In this EAP, nivolumab was available for patients with non-squamous NSCLC in progression after at least one systemic treatment for stage IIIB/IV disease. Nivolumab 3 mg/kg was administered intravenously every 2 weeks. Patients with brain metastases could be included if they were asymptomatic, neurologically stable and either off corticosteroids or on a stable or decreasing dose of ≤10 mg/day prednisone.
409 out of 1588 patients included had asymptomatic or controlled brain metastases. A median of 7 doses (range 1-45) were delivered. Median follow-up was 6.1 months (range 0.1-21.9). The disease control rate was 39%: 4 patients had a complete response, 64 a partial response and 96 showed stable disease. At baseline, 118 patients were on corticosteroids and 74 were undergoing concomitant radiotherapy. The median overall survival in this subpopulation was 8.6 months (95% CI: 6.4-10.8). 337 discontinued treatment for various reasons, 23 (7%) of whom due to adverse events, in line with that observed in the overall population and in previous studies.

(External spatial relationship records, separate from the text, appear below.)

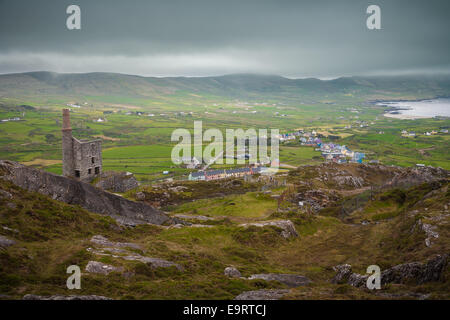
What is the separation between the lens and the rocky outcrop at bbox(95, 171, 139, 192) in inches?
2346

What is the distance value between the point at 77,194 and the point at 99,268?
16.7 m

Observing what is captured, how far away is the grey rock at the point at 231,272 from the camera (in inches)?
957

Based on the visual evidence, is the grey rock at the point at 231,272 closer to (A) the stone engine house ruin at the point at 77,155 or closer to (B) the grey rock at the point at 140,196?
(A) the stone engine house ruin at the point at 77,155

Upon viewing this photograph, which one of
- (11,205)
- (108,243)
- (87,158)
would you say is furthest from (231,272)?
(87,158)

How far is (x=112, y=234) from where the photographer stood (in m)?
29.1

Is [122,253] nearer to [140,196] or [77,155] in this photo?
[77,155]

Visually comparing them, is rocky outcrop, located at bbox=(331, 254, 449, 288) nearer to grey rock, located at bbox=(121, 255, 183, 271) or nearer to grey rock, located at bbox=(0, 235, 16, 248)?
grey rock, located at bbox=(121, 255, 183, 271)

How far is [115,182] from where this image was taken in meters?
66.8

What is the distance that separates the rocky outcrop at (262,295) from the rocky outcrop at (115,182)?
143 feet

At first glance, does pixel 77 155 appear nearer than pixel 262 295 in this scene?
No

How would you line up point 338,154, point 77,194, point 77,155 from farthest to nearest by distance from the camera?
point 338,154
point 77,155
point 77,194

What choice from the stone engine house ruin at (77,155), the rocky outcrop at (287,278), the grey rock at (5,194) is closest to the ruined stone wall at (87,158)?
the stone engine house ruin at (77,155)

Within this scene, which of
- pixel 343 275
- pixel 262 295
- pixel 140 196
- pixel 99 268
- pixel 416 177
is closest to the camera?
pixel 262 295

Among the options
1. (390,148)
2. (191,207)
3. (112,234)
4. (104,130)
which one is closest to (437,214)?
(112,234)
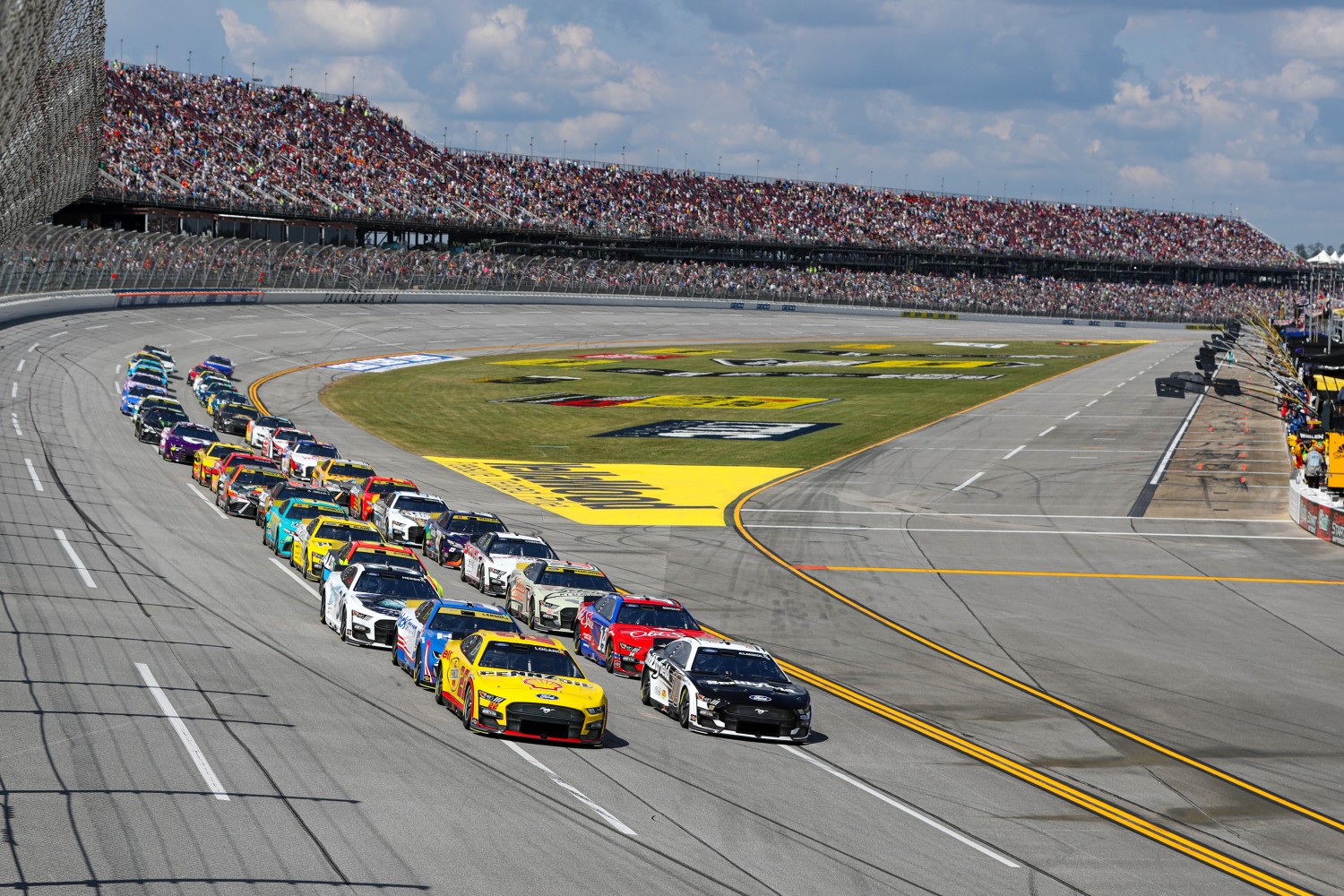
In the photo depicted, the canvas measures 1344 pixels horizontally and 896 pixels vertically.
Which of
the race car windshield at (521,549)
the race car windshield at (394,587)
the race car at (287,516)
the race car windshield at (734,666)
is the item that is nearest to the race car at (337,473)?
the race car at (287,516)

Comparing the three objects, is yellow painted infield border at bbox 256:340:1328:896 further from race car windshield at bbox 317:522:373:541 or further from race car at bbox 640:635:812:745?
race car windshield at bbox 317:522:373:541

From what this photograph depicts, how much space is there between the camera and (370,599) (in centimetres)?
2180

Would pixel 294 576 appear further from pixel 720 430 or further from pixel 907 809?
pixel 720 430

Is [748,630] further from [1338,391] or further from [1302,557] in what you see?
[1338,391]

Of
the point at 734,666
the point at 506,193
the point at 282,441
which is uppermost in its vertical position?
the point at 506,193

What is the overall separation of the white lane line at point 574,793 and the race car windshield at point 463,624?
302 cm

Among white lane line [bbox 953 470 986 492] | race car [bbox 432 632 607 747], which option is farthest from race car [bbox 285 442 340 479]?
race car [bbox 432 632 607 747]

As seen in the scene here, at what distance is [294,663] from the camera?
19328 mm

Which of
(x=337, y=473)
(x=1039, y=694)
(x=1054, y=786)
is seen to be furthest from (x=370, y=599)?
(x=337, y=473)

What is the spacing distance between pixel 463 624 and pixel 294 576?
28.2 ft

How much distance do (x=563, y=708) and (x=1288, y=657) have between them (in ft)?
44.9

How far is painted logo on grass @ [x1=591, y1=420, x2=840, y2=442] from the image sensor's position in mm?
57281

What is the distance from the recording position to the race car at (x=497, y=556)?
88.8 ft

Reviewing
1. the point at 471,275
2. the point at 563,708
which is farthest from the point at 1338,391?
the point at 471,275
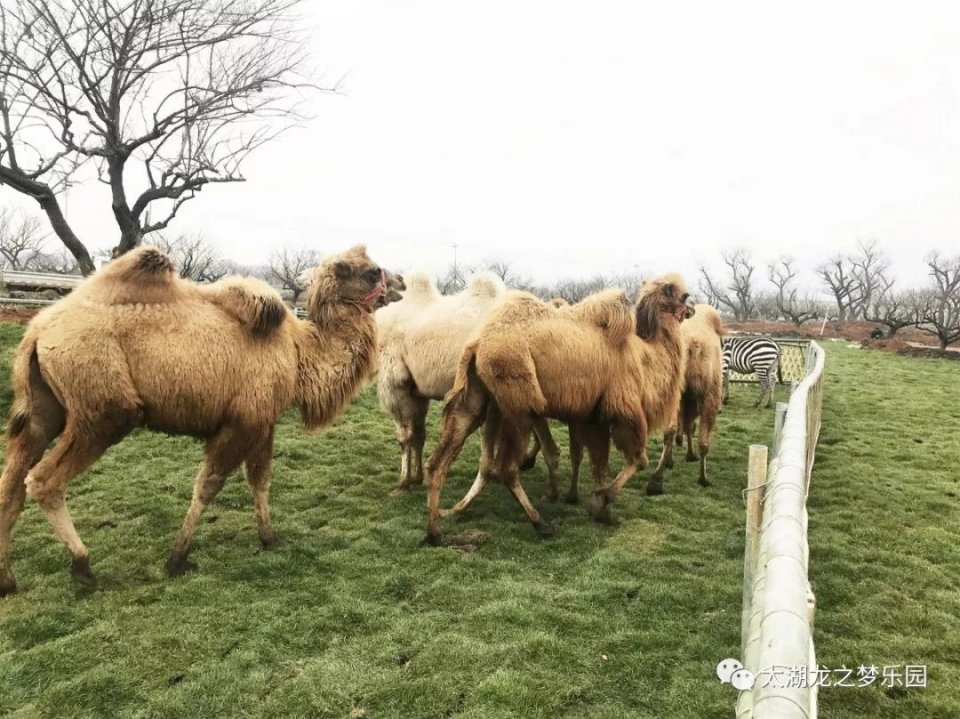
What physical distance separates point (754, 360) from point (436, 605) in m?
11.9

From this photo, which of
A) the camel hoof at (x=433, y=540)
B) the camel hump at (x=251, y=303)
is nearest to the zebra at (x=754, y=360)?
the camel hoof at (x=433, y=540)

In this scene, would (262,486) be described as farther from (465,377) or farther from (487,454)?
(487,454)

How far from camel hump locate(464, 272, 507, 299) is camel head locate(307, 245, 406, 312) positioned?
1.51 m

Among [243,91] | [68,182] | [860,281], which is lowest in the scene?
[860,281]

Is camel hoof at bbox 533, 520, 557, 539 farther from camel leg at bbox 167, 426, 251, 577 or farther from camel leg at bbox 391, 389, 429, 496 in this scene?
camel leg at bbox 167, 426, 251, 577

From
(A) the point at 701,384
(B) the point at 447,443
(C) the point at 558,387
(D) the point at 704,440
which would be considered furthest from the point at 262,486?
(A) the point at 701,384

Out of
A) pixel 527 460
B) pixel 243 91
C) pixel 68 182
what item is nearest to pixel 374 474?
pixel 527 460

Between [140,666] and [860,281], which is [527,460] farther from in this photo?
[860,281]

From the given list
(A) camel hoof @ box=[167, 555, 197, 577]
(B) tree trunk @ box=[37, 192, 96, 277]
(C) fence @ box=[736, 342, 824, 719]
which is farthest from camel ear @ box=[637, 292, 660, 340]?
(B) tree trunk @ box=[37, 192, 96, 277]

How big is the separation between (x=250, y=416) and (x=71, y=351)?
1.15 meters

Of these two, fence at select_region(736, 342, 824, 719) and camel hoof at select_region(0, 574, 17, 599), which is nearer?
fence at select_region(736, 342, 824, 719)

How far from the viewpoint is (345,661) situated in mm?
3246

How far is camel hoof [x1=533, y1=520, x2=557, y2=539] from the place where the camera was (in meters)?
5.20

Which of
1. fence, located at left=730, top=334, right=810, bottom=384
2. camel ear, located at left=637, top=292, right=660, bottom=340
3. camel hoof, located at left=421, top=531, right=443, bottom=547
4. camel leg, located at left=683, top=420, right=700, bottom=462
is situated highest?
camel ear, located at left=637, top=292, right=660, bottom=340
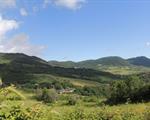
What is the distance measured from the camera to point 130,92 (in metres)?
96.9

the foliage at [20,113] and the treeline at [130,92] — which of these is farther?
the treeline at [130,92]

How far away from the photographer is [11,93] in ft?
20.5

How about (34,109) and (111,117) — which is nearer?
(34,109)

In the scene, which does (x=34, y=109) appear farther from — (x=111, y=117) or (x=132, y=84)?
(x=132, y=84)

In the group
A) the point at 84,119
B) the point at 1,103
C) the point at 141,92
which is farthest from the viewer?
the point at 141,92

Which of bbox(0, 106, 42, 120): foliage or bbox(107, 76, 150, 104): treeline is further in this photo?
bbox(107, 76, 150, 104): treeline

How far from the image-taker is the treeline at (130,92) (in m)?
80.2

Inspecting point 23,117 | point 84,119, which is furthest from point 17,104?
point 84,119

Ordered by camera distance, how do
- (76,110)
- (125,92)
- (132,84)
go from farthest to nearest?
1. (132,84)
2. (125,92)
3. (76,110)

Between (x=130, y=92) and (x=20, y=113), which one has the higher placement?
(x=130, y=92)

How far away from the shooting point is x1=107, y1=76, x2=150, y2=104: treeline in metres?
80.2

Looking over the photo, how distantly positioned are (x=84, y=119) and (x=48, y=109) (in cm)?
673

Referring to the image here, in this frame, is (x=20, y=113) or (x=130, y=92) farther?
(x=130, y=92)

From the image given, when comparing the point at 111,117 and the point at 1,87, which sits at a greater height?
the point at 1,87
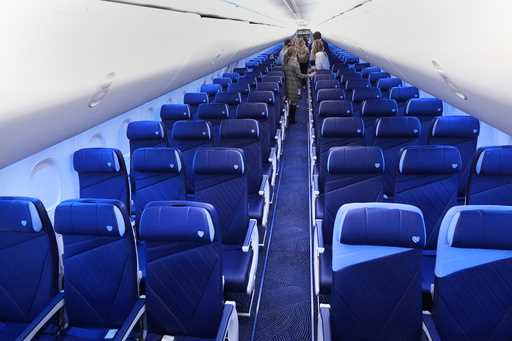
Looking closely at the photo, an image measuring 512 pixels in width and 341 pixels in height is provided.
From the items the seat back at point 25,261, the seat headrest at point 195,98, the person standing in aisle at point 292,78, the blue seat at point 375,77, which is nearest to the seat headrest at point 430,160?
the seat back at point 25,261

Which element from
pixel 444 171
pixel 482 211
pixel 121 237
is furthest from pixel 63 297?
pixel 444 171

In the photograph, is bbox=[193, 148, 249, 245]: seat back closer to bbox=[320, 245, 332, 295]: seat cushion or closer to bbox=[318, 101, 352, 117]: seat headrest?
bbox=[320, 245, 332, 295]: seat cushion

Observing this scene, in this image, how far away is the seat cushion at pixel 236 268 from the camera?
133 inches

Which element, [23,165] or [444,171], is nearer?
[444,171]

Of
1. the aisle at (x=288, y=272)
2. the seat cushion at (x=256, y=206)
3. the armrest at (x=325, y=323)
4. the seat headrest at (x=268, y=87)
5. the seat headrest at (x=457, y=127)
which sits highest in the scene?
the seat headrest at (x=268, y=87)

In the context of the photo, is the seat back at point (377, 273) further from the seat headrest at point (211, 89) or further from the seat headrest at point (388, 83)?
the seat headrest at point (211, 89)

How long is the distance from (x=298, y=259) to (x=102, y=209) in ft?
8.12

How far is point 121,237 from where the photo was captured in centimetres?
286

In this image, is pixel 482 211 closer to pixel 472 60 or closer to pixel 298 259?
pixel 472 60

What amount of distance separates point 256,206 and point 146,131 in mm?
1714

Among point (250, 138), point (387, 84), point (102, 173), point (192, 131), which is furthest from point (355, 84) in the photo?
point (102, 173)

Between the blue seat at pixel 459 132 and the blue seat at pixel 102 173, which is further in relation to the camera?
the blue seat at pixel 459 132

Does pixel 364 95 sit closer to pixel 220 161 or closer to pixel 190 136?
pixel 190 136

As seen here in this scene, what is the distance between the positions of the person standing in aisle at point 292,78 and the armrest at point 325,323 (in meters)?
7.64
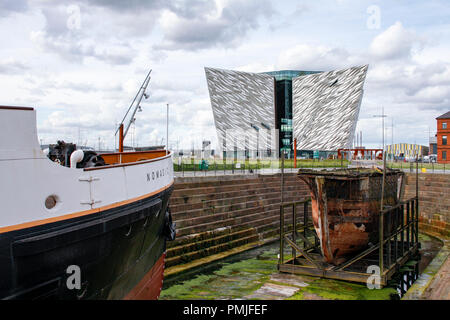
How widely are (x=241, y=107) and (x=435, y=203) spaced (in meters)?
47.0

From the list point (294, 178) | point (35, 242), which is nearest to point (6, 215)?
point (35, 242)

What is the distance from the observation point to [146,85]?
10.4 metres

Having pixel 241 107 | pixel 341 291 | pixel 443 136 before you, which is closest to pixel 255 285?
pixel 341 291

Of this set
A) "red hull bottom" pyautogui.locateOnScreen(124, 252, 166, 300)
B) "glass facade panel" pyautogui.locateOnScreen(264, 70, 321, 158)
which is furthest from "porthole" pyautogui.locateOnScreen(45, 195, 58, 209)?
"glass facade panel" pyautogui.locateOnScreen(264, 70, 321, 158)

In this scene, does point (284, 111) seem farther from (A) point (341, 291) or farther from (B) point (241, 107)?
(A) point (341, 291)

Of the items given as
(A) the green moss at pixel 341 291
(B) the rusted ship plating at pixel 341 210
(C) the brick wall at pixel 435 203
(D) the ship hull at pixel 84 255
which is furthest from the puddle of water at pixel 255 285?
(C) the brick wall at pixel 435 203

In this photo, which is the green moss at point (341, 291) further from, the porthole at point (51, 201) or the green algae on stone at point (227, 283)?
the porthole at point (51, 201)

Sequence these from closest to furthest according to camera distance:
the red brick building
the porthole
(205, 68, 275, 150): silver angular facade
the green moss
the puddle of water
A: the porthole
the green moss
the puddle of water
the red brick building
(205, 68, 275, 150): silver angular facade

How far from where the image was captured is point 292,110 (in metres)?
72.4

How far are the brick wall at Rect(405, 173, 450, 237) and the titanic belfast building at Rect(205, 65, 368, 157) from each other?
40316 millimetres

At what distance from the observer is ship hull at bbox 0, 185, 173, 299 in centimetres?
419

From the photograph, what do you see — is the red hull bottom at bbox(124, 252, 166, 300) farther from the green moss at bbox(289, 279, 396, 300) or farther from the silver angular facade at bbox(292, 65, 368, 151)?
the silver angular facade at bbox(292, 65, 368, 151)

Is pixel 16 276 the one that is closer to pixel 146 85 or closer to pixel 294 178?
Result: pixel 146 85
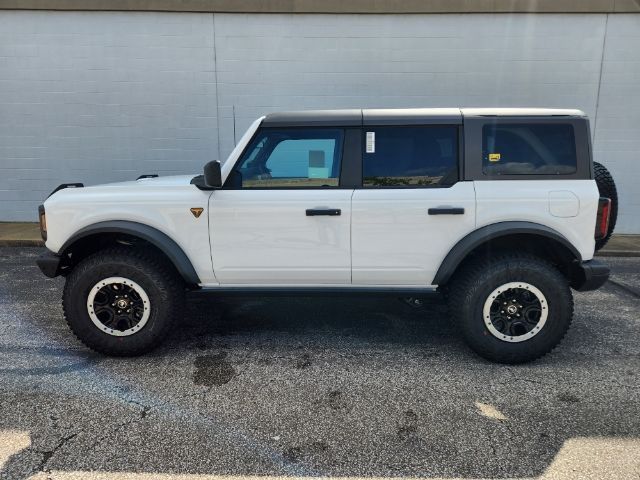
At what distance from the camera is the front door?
3.37 m

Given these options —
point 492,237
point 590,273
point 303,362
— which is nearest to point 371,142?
point 492,237

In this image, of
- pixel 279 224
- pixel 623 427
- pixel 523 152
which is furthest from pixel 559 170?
pixel 279 224

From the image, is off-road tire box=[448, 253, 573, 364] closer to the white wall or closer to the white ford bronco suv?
the white ford bronco suv

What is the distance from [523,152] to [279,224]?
188cm

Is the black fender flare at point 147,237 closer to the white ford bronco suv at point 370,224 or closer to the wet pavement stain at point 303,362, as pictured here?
the white ford bronco suv at point 370,224

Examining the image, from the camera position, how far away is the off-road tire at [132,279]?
→ 344 centimetres

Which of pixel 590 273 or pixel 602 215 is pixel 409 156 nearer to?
pixel 602 215

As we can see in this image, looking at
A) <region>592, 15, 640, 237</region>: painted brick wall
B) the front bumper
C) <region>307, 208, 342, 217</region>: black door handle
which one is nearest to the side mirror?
<region>307, 208, 342, 217</region>: black door handle

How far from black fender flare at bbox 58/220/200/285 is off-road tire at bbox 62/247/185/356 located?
17cm

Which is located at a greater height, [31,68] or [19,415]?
[31,68]

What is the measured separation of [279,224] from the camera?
338cm

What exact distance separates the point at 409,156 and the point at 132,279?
7.54 feet

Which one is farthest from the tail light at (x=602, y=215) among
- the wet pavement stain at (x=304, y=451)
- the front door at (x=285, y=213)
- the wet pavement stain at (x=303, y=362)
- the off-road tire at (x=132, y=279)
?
the off-road tire at (x=132, y=279)

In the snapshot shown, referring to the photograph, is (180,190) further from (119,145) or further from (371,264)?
(119,145)
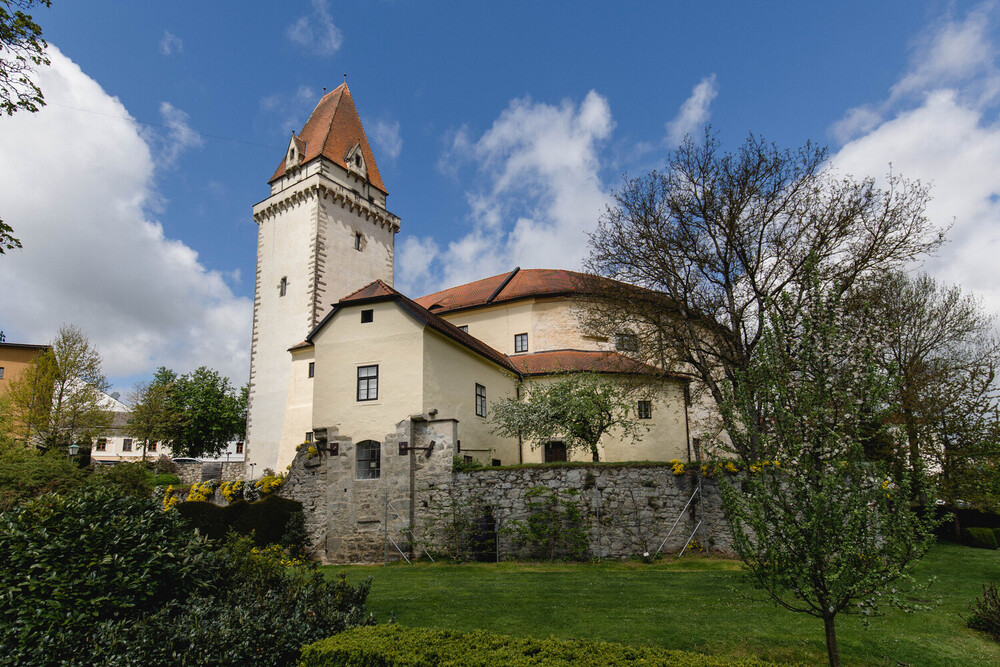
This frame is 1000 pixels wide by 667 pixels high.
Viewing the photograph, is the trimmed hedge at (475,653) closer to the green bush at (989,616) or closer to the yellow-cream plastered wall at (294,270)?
the green bush at (989,616)

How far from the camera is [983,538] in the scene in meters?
21.9

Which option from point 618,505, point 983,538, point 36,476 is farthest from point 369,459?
point 983,538

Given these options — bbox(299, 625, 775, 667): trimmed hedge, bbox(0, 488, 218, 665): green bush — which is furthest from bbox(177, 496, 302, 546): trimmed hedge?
bbox(299, 625, 775, 667): trimmed hedge

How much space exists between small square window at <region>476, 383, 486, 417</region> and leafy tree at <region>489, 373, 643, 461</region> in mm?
509

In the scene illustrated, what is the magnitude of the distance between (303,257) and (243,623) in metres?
27.5

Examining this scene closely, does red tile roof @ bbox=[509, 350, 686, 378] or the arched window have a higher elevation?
red tile roof @ bbox=[509, 350, 686, 378]

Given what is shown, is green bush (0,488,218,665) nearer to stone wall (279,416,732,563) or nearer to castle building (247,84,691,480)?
stone wall (279,416,732,563)

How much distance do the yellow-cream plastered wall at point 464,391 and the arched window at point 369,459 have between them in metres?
2.25

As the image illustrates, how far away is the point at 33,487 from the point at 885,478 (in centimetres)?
2316

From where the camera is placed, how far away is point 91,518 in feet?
23.0

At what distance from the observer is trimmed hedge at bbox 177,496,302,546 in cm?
1866

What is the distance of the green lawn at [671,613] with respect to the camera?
796 cm

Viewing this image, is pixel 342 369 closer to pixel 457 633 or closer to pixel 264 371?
pixel 264 371

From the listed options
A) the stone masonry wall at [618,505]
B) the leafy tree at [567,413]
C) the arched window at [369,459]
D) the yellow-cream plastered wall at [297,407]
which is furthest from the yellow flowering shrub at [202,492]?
the leafy tree at [567,413]
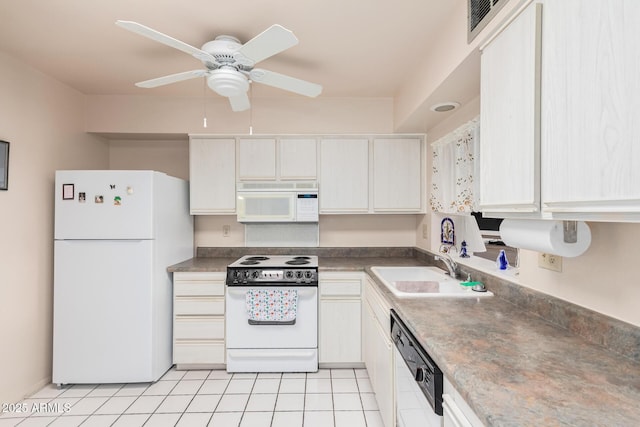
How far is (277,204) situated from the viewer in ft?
9.87

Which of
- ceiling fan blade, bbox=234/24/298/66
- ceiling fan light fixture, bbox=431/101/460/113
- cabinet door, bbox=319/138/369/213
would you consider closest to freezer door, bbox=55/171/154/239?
ceiling fan blade, bbox=234/24/298/66

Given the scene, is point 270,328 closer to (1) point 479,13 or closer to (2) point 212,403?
(2) point 212,403

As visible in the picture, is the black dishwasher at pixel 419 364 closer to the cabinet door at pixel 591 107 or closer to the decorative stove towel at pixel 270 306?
the cabinet door at pixel 591 107

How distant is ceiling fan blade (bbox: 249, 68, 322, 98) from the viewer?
76.9 inches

Our results confirm that nivolumab is active in non-squamous NSCLC patients with brain metastases, despite their poor prognosis. Its safety profile is also concordant with results in the EAP overall population and in patients with other malignancies.
脑转移是常见的非鳞状非小细胞肺癌(NSCLC)患者,并导致预后不良。因此,这些患者往往被排除在临床试验之外。在意大利,一个扩大准入计划(EAP)被用于评估纳武单抗在临床试验之外的这一亚人群中的疗效和安全性。
在这个 EAP 中,纳武单抗可用于至少接受过一次针对 IIIB/IV 期疾病的全身治疗后进展的非鳞状 NSCLC 患者。纳武单抗 3mg/kg 每 2 周静脉输注一次。如果患者无脑转移相关症状,神经状态稳定,且停用或正在使用≤10mg/天泼尼松的稳定或剂量递减的皮质类固醇,则可纳入脑转移患者。
在 1588 名患者中,有 409 名患者有无症状或可控制的脑转移。中位给药 7 剂(范围 1-45)。中位随访时间为 6.1 个月(范围 0.1-21.9)。疾病控制率为 39%:4 名患者完全缓解,64 名部分缓解,96 名患者疾病稳定。基线时有 118 名患者接受皮质类固醇治疗,74 名患者同时接受放射治疗。该亚组的中位总生存期为 8.6 个月(95%CI:6.4-10.8)。337 名患者因各种原因停药,其中 23 名(7%)因不良反应停药,与总体人群和先前研究中的观察结果一致。
我们的结果证实,纳武单抗在有脑转移的非鳞状 NSCLC 患者中具有活性,尽管他们的预后较差。其安全性特征也与 EAP 总体人群和其他恶性肿瘤患者的结果一致。